__Entries supplied__.

((

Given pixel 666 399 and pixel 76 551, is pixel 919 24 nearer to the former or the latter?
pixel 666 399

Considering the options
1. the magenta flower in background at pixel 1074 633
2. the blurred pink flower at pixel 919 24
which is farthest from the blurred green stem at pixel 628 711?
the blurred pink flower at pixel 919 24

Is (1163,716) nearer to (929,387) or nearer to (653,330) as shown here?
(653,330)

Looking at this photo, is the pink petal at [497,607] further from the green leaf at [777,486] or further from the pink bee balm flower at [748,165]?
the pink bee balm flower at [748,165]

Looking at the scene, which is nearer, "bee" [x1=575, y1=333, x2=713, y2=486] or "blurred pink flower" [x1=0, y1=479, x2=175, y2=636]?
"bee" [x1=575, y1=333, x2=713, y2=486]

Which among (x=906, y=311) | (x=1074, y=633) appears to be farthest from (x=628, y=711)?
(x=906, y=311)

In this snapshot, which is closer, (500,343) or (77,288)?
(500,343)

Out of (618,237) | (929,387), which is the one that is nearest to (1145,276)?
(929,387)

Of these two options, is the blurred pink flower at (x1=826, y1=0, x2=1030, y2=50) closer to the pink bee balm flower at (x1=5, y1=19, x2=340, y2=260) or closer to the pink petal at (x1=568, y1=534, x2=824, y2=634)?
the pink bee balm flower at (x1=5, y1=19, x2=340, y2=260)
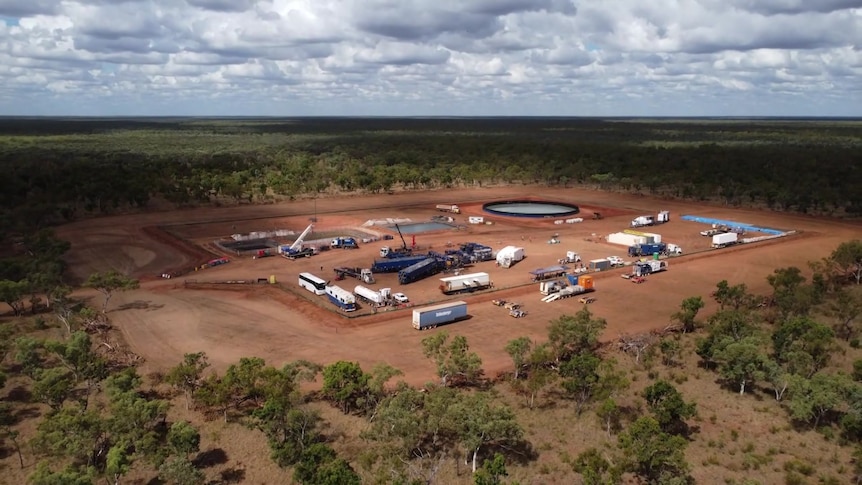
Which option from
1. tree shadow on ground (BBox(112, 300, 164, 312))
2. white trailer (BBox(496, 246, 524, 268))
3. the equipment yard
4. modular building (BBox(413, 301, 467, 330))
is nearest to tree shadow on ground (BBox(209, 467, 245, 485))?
the equipment yard

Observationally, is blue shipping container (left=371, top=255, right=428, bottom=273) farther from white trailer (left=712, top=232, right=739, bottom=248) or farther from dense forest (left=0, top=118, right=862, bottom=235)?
dense forest (left=0, top=118, right=862, bottom=235)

))

__Work instructions__.
Recast the lines from the one containing "Observationally, is blue" through the end of the entries, inclusive, as a Markdown table with the columns Row and Line. Give each line a row number and omit blank lines.

__Solution below__.
| Row | Line |
|---|---|
| 1 | Observationally, is blue shipping container (left=371, top=255, right=428, bottom=273) farther from white trailer (left=712, top=232, right=739, bottom=248) or farther from dense forest (left=0, top=118, right=862, bottom=235)? |
| 2 | dense forest (left=0, top=118, right=862, bottom=235) |